Perché il colonialismo italiano ha subito questa forte censura e perché l’afro-discendenza è stata occultata?

Forse perché fa parte della costruzione culturale dell’identità nazionale. In Italia tutti conoscono Indro Montanelli, pochi conoscono Angelo Del Boca, giornalista e africanista. Rappresentano due visioni contrapposte del colonialismo italiano. Da un lato c’è Montanelli, che ha parlato della sua avventura in Eritrea come di un’allegra conquista, durante il regime fascista. Montanelli ha raccontato spesso di quando andò al mercato e comprò un fucile, un cavallo e una moglie di dodici anni per pochi soldi.

Del Boca, dall’altro lato, è il giornalista che ha denunciato la totale infondatezza del mito degli italiani “brava gente”. Secondo questa concezione, nelle colonie gli italiani sarebbero stati diversi dai più cattivi francesi, tedeschi o inglesi. Si è così costruita un’idea rassicurante. Non solo i nostalgici del fascismo o le destre in genere, ma anche la sinistra e il mondo progressista non hanno mai investito abbastanza nella ricerca sull’eredità coloniale.
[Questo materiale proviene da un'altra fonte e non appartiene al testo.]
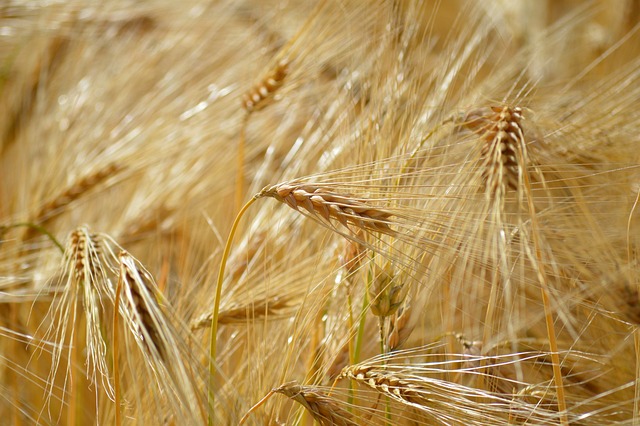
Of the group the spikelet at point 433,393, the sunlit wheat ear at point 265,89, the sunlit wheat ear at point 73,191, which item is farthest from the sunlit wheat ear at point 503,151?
the sunlit wheat ear at point 73,191

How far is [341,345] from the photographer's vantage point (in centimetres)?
63

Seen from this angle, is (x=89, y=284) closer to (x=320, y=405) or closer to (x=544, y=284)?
(x=320, y=405)

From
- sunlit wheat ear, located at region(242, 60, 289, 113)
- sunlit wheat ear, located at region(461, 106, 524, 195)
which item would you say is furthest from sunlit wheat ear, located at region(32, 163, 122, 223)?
sunlit wheat ear, located at region(461, 106, 524, 195)

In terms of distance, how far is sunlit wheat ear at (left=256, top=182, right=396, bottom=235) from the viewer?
0.52 meters

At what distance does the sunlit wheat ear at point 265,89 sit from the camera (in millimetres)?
887

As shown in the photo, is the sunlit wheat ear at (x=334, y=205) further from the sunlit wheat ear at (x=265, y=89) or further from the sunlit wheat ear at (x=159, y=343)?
the sunlit wheat ear at (x=265, y=89)

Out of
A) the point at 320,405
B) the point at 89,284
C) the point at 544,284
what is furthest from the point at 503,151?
the point at 89,284

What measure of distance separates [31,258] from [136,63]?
51cm

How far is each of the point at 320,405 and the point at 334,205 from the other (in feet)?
0.52

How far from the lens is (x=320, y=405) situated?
0.53 m

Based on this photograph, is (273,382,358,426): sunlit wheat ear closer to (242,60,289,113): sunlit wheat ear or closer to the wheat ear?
the wheat ear

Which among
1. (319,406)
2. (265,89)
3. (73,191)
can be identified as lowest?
(319,406)

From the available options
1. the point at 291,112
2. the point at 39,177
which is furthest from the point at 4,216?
the point at 291,112

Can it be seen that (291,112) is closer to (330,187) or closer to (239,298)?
(239,298)
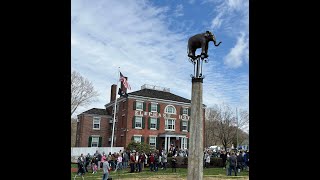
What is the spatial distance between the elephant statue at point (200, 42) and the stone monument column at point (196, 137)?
0.62m

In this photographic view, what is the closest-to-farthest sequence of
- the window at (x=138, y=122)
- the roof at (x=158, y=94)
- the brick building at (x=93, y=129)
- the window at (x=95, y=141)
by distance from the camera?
1. the window at (x=138, y=122)
2. the roof at (x=158, y=94)
3. the window at (x=95, y=141)
4. the brick building at (x=93, y=129)

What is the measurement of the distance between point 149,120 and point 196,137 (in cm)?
3153

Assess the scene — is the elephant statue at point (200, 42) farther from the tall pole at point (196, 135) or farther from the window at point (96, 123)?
the window at point (96, 123)

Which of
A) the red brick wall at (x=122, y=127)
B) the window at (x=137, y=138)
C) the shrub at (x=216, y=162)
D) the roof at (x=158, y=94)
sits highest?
the roof at (x=158, y=94)

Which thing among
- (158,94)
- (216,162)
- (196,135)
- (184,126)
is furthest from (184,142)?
(196,135)

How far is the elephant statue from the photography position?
6.98 meters

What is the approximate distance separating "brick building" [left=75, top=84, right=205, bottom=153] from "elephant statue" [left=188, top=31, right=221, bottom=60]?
30.0 m

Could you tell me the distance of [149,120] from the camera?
38250 millimetres

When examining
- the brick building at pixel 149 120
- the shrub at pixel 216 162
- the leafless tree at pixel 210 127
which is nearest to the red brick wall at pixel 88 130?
the brick building at pixel 149 120

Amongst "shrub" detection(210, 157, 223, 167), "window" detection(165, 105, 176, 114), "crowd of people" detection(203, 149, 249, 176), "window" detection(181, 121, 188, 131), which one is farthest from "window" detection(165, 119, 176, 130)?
"crowd of people" detection(203, 149, 249, 176)

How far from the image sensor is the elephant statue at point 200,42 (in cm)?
698

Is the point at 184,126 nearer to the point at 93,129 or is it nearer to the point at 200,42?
the point at 93,129

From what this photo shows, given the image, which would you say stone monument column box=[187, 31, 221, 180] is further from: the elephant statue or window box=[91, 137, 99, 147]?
window box=[91, 137, 99, 147]
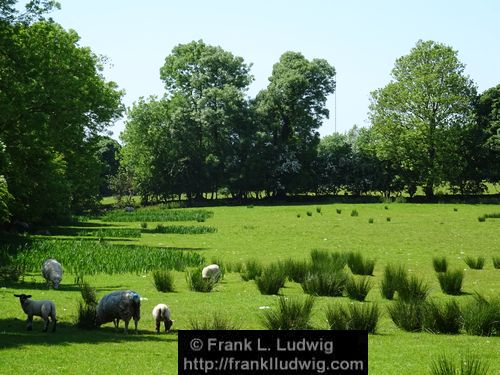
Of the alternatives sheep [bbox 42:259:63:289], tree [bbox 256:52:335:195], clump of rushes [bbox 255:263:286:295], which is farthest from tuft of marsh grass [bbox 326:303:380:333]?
tree [bbox 256:52:335:195]

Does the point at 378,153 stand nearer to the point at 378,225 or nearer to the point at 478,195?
the point at 478,195

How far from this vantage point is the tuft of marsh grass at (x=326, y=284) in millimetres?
20275

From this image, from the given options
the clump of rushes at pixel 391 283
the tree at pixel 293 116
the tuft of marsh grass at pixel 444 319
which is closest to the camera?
the tuft of marsh grass at pixel 444 319

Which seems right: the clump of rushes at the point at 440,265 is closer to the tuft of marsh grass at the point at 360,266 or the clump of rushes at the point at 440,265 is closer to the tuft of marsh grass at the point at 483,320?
the tuft of marsh grass at the point at 360,266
Qual è il suo punto di vista sulla politica estera attuale?

Mi sembra piuttosto provinciale e passiva. Manca una visione sul ruolo dell’Europa nel mondo e sul potenziale dell’Italia nel contesto euromediterraneo. Prevale invece una certa soggezione verso paesi tanto forti economicamente quanto poco democratici, come Cina e Russia. Sulla politica migratoria, poi, dire prima gli italiani o chiudiamo i porti, è come considerare l’Italia un fortino che si può blindare. Illusorio. Bisognerebbe investire seriamente in accordi di scambio, anche di competenze, con i paesi emergenti. Questo ci permetterebbe anche di bilanciare gli squilibri demografici a cui la nostra società sta andando incontro.

Perché attecchiscono queste idee?

Perché in Italia le persone hanno subito alcuni degli svantaggi della globalizzazione economica. L’Italia è uno dei paesi industrializzati che si sono più impoveriti negli ultimi anni. L’interdipendenza economica, lo spostamento della produzione a Oriente hanno fatto crescere la classe media di quella parte del mondo, come ad esempio la Cina, mentre una parte dell’Occidente ne ha sofferto. La politica e il mondo economico non hanno saputo gestire questi cambiamenti e oggi molti italiani si sentono spaventati, precari. I fattori economici determinano molte delle ansie e delle paure collettive. I migranti oggi sono diventati il male sbagliato con cui molti se la prendono e a cui addossano ogni  colpa.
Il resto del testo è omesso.